*DO THIS*
Repeat every item below word for word, but leave the pictures out of your answer.

*WORKING DATA*
● ● ● ● ● ● ●

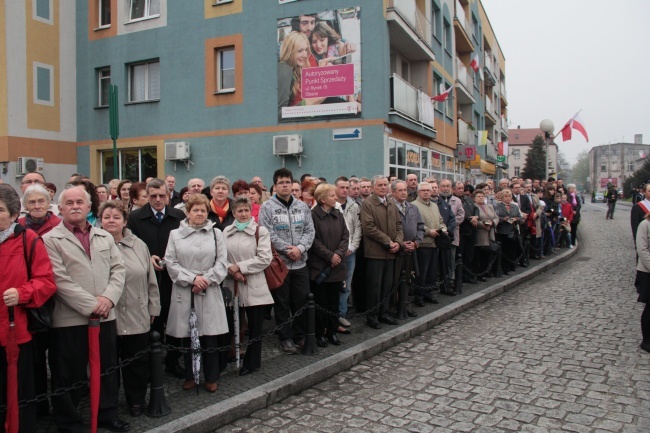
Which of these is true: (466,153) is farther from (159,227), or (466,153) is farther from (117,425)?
(117,425)

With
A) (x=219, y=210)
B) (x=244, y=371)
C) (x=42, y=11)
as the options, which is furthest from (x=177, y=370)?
(x=42, y=11)

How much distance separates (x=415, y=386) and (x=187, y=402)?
2330 millimetres

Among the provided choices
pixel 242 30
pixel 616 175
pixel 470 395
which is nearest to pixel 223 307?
pixel 470 395

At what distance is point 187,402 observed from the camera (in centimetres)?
481

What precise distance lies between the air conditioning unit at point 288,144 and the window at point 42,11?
34.1 feet

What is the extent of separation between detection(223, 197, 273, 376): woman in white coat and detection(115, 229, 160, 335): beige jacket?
0.95 metres

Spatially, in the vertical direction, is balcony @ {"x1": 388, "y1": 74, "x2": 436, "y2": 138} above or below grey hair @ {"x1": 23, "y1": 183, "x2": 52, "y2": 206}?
above

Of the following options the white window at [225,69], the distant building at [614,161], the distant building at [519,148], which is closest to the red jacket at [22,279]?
the white window at [225,69]

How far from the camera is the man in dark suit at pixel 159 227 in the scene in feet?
18.5

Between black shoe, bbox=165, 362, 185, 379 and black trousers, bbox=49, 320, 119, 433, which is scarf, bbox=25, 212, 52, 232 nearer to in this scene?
black trousers, bbox=49, 320, 119, 433

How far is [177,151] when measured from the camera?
18.0m

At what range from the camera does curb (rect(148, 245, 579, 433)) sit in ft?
14.4

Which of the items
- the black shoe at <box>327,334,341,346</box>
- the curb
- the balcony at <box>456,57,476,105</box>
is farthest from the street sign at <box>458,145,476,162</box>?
the black shoe at <box>327,334,341,346</box>

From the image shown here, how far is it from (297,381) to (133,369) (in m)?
1.65
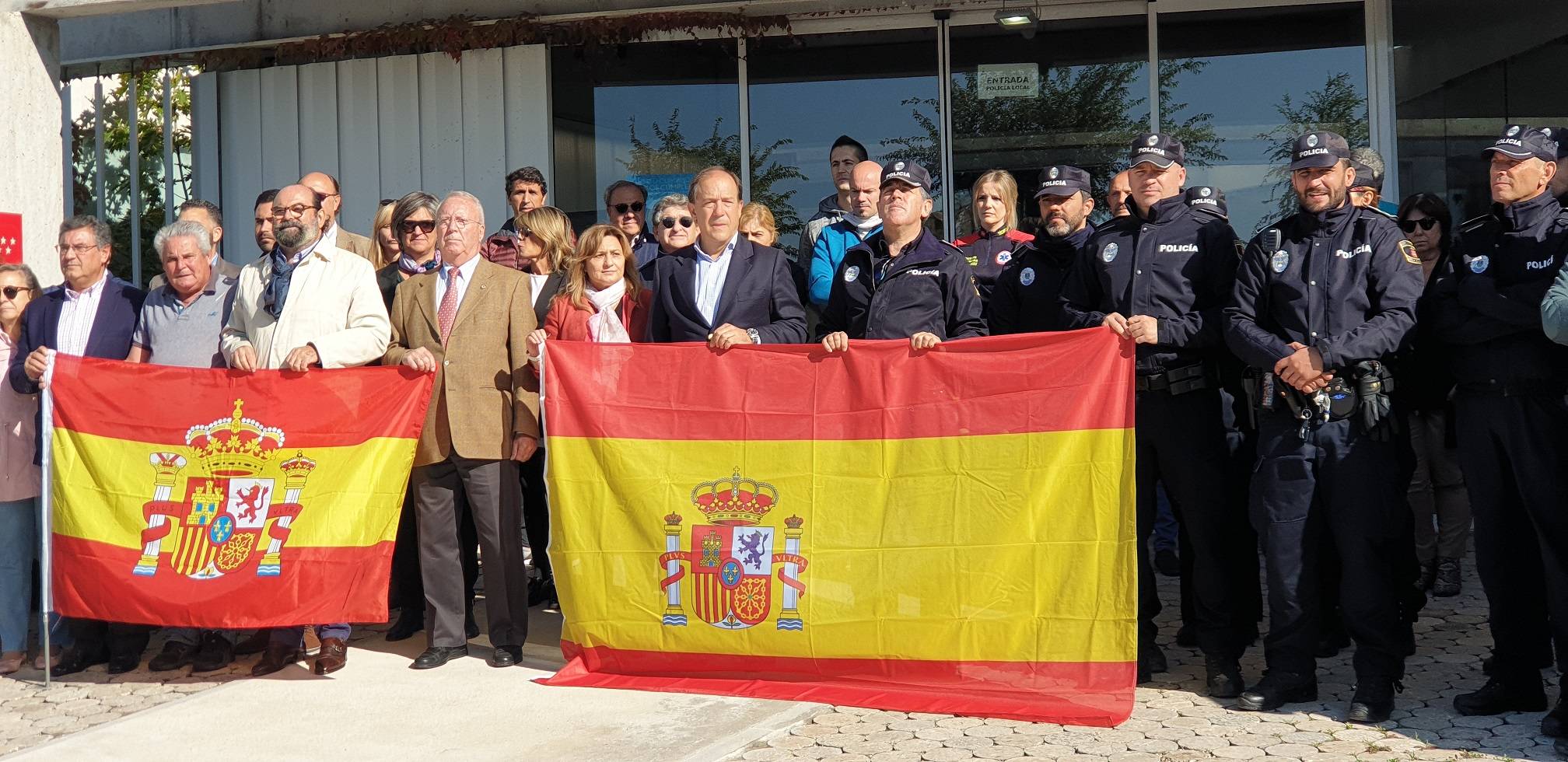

● ● ● ● ● ● ●

*TASK OUTPUT*
Which of these is true: (466,153) is farther from (159,227), or (466,153) is farther from (117,425)?
(117,425)

With
A) (x=219, y=210)
B) (x=244, y=371)
C) (x=42, y=11)
as the options, which is furthest from (x=177, y=370)?
(x=42, y=11)

How much distance separates (x=415, y=386) and (x=187, y=402)?
2330 millimetres

Among the provided choices
pixel 242 30
pixel 616 175
pixel 470 395
which is nearest to pixel 223 307?
pixel 470 395

At what distance is point 187,402 observed from the camera (in centimetres)?
481

What precise distance lies between the air conditioning unit at point 288,144 and the window at point 42,11?
34.1 feet

What is the extent of separation between detection(223, 197, 273, 376): woman in white coat and detection(115, 229, 160, 335): beige jacket?
0.95 metres

Spatially, in the vertical direction, is balcony @ {"x1": 388, "y1": 74, "x2": 436, "y2": 138} above or below grey hair @ {"x1": 23, "y1": 183, "x2": 52, "y2": 206}?
above

Of the following options the white window at [225,69], the distant building at [614,161], the distant building at [519,148], which is closest to the red jacket at [22,279]?
the white window at [225,69]

How far from the camera is the man in dark suit at pixel 159 227 in the scene in feet?
18.5

Between black shoe, bbox=165, 362, 185, 379 and black trousers, bbox=49, 320, 119, 433, which is scarf, bbox=25, 212, 52, 232 nearer to in this scene?
black trousers, bbox=49, 320, 119, 433

How far is [177,151] when measured from the camera?
18.0m

At what range from the camera does curb (rect(148, 245, 579, 433)) sit in ft?
14.4

Which of the items
- the black shoe at <box>327,334,341,346</box>
- the curb
- the balcony at <box>456,57,476,105</box>
is farthest from the street sign at <box>458,145,476,162</box>?
the black shoe at <box>327,334,341,346</box>

From the image shown here, how far is it from (297,381) to (133,369) (in m)?
1.65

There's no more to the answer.